* _Problema a resolver_:
Busca en el material de abajo cada línea donde aparezca la palabra "hillside" y cópiala entera. Las mayúsculas y minúsculas cuentan.

* _Material disponible_:
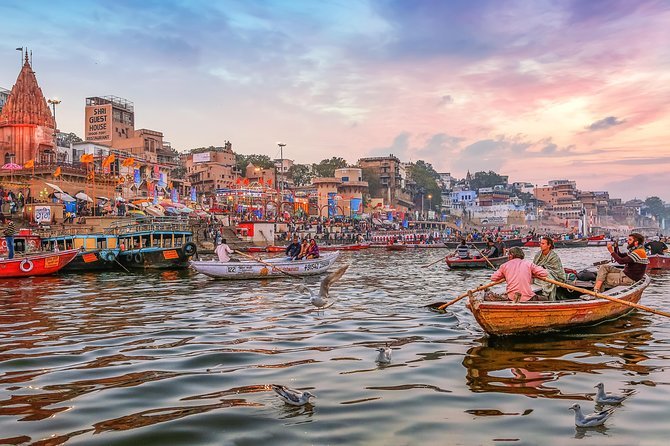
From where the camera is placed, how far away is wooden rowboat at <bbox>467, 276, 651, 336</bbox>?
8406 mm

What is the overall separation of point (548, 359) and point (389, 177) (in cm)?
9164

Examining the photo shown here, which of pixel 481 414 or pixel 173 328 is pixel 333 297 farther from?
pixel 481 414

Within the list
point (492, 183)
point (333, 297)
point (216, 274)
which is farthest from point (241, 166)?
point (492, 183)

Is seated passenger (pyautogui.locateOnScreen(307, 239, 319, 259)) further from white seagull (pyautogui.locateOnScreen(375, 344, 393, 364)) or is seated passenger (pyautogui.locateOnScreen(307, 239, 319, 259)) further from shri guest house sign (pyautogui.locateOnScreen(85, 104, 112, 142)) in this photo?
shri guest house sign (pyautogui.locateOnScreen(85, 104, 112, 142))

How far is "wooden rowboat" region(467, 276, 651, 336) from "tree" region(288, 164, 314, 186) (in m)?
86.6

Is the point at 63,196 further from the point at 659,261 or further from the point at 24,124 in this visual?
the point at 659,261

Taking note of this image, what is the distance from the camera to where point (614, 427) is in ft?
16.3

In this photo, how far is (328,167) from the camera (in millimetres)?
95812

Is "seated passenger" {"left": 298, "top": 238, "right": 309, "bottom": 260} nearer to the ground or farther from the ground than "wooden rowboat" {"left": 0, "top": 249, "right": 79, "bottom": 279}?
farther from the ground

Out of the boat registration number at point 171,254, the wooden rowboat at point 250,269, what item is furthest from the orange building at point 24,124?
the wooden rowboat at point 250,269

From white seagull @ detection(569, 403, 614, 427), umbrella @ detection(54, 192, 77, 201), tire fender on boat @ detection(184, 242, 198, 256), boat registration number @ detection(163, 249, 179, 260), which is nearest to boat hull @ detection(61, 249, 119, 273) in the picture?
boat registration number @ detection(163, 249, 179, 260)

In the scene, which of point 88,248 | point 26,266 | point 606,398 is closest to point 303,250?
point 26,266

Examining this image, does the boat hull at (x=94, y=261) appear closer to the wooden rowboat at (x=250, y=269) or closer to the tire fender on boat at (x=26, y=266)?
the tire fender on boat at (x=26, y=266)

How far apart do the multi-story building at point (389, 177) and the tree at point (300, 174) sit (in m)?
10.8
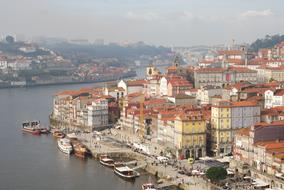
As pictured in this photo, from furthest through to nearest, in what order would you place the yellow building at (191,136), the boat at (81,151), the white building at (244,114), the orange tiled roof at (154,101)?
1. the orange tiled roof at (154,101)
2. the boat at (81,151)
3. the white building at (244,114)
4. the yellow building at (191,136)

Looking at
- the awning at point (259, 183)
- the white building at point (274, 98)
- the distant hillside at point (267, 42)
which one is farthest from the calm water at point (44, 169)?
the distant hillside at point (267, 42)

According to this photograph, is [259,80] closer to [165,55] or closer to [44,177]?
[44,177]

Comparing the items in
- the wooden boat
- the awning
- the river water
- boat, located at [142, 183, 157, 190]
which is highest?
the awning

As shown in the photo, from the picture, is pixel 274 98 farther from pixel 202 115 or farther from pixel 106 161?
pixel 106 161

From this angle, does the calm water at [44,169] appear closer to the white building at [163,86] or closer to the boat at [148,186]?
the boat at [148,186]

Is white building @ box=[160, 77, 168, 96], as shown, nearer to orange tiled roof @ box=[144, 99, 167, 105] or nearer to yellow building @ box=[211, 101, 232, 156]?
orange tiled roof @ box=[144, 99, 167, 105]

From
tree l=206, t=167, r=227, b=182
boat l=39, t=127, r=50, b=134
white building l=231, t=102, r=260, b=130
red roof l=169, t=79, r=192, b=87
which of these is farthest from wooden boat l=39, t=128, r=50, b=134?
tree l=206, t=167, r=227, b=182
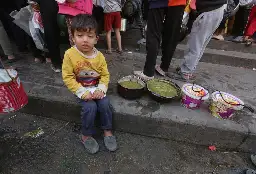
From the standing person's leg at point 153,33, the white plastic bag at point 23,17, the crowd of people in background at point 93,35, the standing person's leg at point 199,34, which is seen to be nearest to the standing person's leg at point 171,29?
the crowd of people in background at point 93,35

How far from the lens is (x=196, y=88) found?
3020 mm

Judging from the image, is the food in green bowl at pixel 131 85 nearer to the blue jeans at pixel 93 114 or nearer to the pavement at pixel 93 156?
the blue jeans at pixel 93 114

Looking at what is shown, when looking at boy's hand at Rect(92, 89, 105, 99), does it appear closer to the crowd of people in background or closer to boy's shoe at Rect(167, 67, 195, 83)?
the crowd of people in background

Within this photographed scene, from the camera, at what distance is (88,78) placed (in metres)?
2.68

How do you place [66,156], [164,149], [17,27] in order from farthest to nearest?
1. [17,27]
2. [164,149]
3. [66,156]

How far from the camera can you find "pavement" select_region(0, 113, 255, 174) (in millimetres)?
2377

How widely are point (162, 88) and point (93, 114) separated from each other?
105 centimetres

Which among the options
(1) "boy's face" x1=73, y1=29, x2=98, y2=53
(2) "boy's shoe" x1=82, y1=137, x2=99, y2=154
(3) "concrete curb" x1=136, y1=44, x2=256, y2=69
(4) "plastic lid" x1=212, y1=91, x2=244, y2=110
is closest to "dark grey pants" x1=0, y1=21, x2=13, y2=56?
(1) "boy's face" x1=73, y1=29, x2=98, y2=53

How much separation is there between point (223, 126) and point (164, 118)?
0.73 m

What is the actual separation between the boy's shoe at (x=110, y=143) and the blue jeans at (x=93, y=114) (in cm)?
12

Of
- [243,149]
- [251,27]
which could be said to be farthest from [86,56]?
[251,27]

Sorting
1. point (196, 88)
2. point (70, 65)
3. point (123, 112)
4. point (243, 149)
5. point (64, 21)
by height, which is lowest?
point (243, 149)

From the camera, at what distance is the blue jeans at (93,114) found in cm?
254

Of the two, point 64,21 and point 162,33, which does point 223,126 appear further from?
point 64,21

---

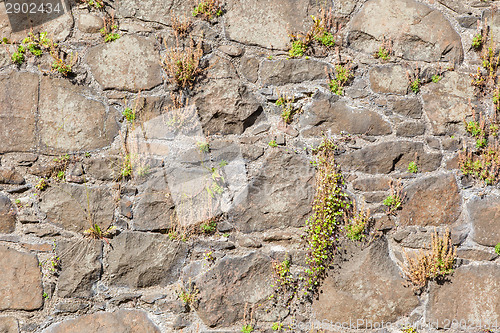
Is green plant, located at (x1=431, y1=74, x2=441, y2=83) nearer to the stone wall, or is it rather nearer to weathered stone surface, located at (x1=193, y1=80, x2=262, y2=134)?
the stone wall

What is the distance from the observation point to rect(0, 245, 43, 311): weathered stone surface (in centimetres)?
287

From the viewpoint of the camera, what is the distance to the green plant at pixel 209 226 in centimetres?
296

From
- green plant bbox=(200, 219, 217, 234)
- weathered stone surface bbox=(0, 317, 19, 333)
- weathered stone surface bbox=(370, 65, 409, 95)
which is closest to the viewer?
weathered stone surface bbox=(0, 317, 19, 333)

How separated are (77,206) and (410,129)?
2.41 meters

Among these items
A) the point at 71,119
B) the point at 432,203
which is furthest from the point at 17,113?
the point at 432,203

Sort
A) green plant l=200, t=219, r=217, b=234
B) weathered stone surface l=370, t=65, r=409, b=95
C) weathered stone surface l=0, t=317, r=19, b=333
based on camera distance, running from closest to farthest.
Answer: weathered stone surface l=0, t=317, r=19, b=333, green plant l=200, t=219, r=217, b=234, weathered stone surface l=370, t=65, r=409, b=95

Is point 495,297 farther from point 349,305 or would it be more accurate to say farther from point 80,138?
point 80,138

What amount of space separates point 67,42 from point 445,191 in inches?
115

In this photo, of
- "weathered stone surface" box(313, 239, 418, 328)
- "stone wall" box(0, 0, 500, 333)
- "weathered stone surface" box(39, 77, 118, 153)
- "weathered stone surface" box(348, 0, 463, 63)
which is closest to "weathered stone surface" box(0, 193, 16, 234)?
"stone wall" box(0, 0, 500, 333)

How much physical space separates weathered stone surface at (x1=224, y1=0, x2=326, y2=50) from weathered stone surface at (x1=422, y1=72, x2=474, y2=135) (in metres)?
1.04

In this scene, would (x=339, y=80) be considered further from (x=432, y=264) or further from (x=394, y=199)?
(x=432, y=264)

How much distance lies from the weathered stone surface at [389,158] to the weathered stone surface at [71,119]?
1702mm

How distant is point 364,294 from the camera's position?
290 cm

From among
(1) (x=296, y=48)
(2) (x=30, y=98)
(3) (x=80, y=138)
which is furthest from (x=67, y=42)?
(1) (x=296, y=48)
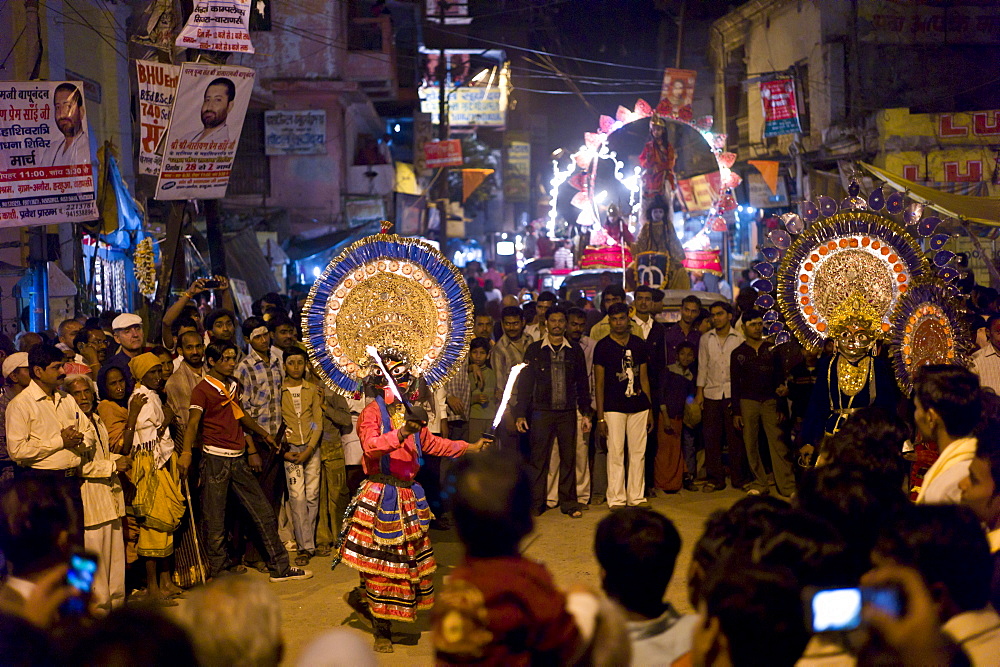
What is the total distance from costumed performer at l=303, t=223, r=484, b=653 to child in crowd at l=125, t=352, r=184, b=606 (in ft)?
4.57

* _Respuesta del ejercicio_:
- the distant hillside at point (267, 42)
the distant hillside at point (267, 42)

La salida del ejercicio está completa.